Je demande alors à Sasha de me parler de son enfance, de me décrire à quoi elle ressemblait petite, avant la maternité, avant Hollywood. « Jusqu’à mes six ans, j’étais très chipie. Une petite boule d’énergie. Et subitement, tout s’est effondré je suis devenue hyper silencieuse, avec un immense besoin d’amour et d’attention. Je me suis recroquevillée sur moi-même et j’ai arrêté de parler. Je voulais me faire la plus petite, la plus discrète possible. Pas parce que je ne m’aimais pas, plutôt pour éviter d’occuper l’espace de quelqu’un d’autre… »

Depuis, on peut dire qu’elle a fait du chemin. Vingt ans plus tard, Sasha est pleine d’assurance et occupe résolument son espace, sans s’excuser ni se remettre en question. « Je n’ai jamais hésité à dire non, à refuser des propositions », dit-elle. L’argent et la reconnaissance sont une chose, mais l’actrice précise : « Gagner des millions, ça n’a jamais été ma motivation. Ce qui m’importe, c’est plutôt ma valeur intérieure. » L’objectif qu’elle cherche à atteindre est exponentiel et, de nature, individuel.

Mini-robe, Bottega Veneta ; bagues, Timeless Pearly, By Pariah ; boucles d’oreilles, Fry Powers

« Je n’ai jamais hésité à DIRE non, à refuser des projets. Gagner des MILLIONS, ça n’a jamais été ma motivation. Ce qui m’importe, c’est plutôt ma VALEUR intérieure. »

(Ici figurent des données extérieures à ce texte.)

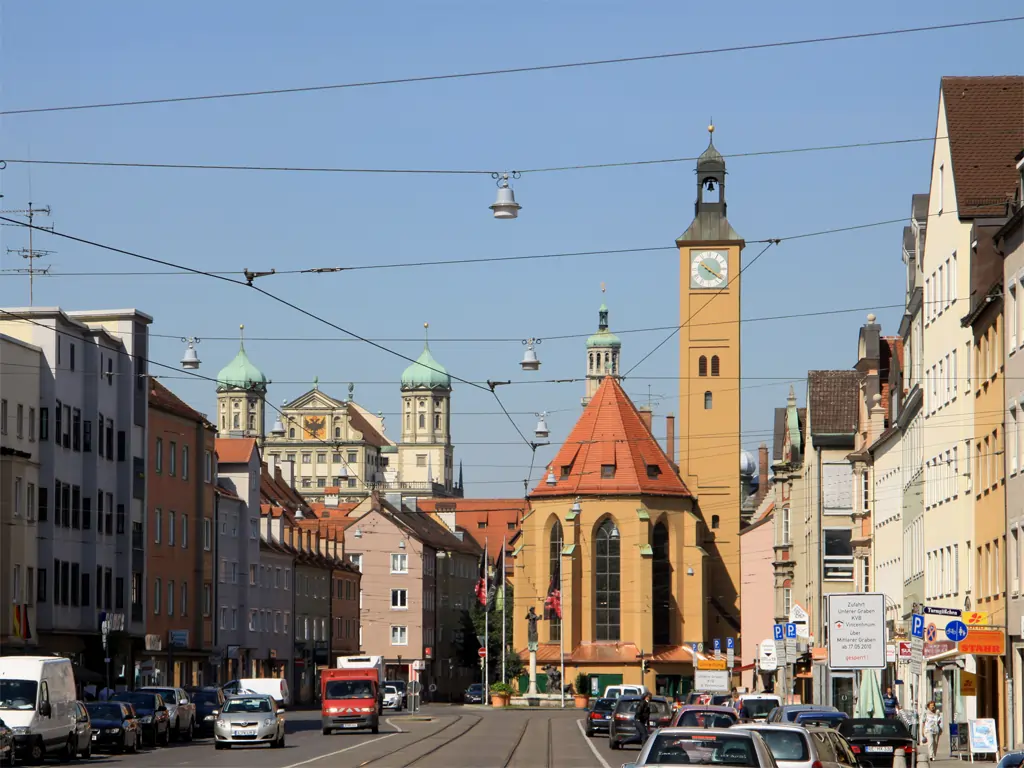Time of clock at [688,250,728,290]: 10:20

« Je veux arriver à m’épanouir véritablement, à créer un espace intérieur paisible, sans anxiété », poursuit-elle. « Mon rêve, c’est juste de pouvoir profiter plus pleinement du moment présent, du temps qui passe et qui est si précieux. Ça, c’est mon père qui me l’a appris. »

Dehors tombent quelques flocons de neige printaniers qui habillent bientôt le paysage urbain d’un voile irréel. Sasha s’emmitoufle soigneusement en prévision d’une balade. Je lui demande, pour conclure, ce qui l’inspire à l’heure actuelle.

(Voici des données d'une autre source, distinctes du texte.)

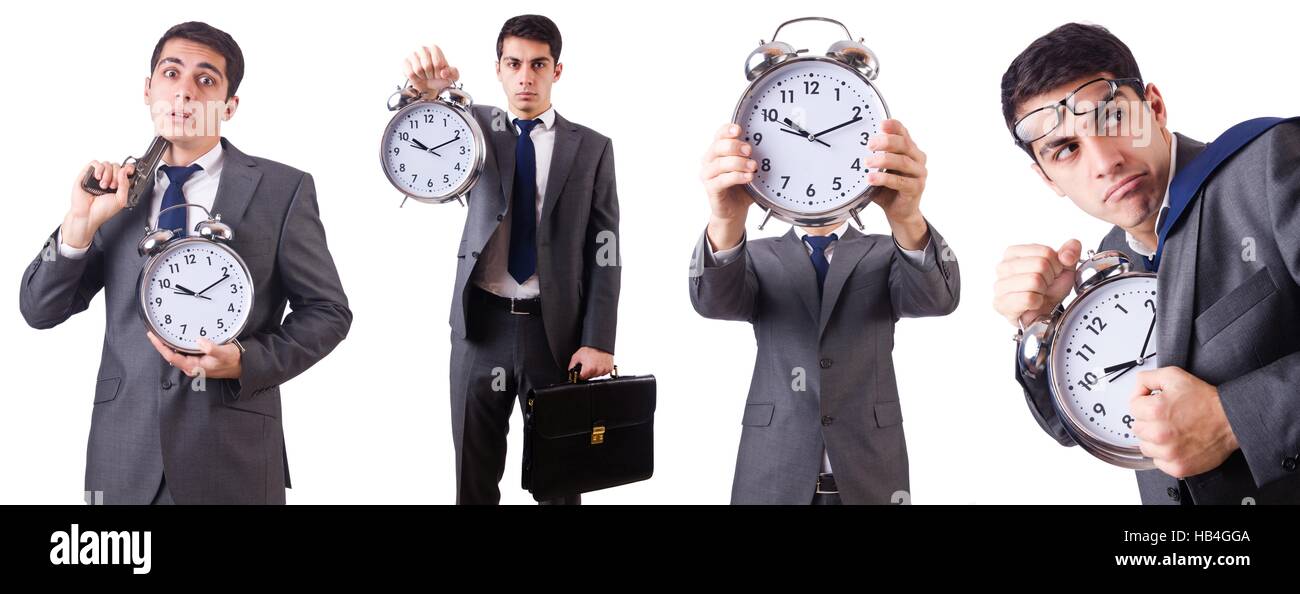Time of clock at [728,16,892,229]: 10:11
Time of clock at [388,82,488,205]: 10:11
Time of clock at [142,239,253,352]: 10:11
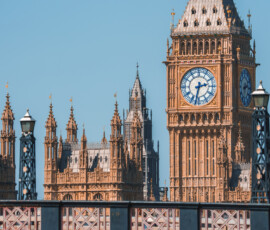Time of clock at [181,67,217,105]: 2:32
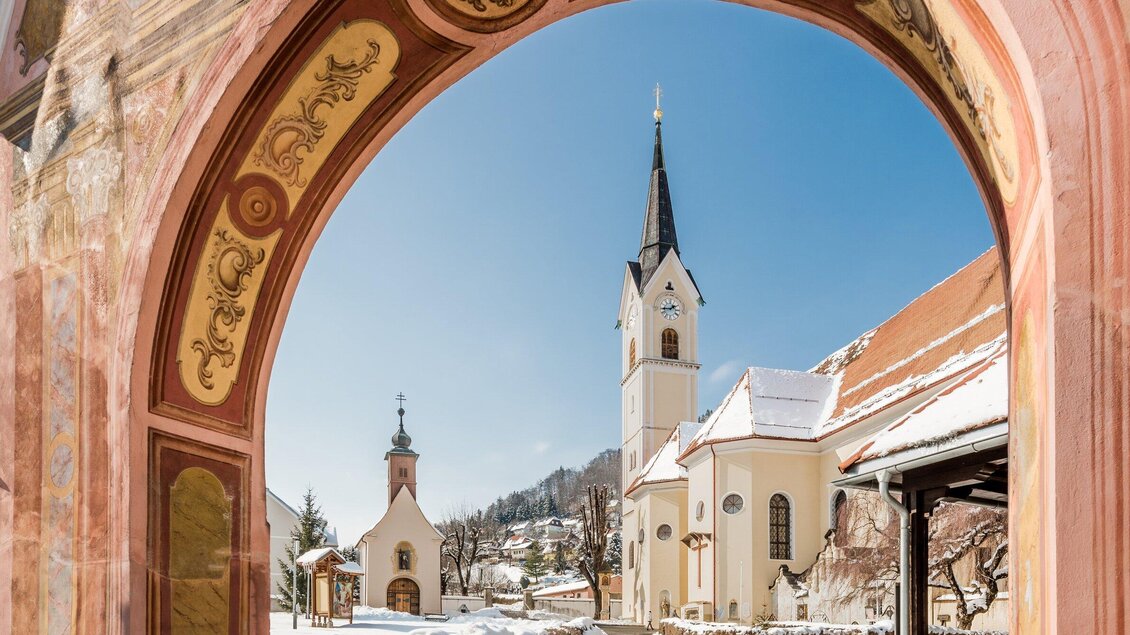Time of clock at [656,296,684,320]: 1:44
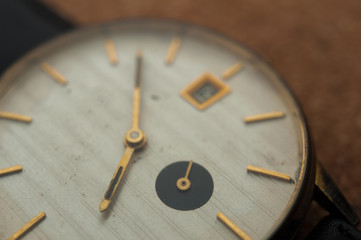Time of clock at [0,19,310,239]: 7:02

« Pour moi, c’est évident que quelqu’un, quelque chose ou même l’univers veille sur moi. Quand tu as foi en ton intuition, que tu cesses de t’inquiéter autant, que tu lâches prise et laisses les choses se faire d’elles-mêmes, que tu te convaincs que Dieu est de ton côté, alors c’est sûr, l’univers s’aligne : c’est impossible de ne pas s’en rendre compte. Je me mentirais si je pensais que le monde entier était contre moi. C’est cette pensée qui m’inspire et me pousse à avancer, même quand je me sens confuse ou déprimée. Il faut autant prendre les rênes que donner du lest. »

Conversations entre amis sera disponible en streaming sur Hulu dès le 15 mai.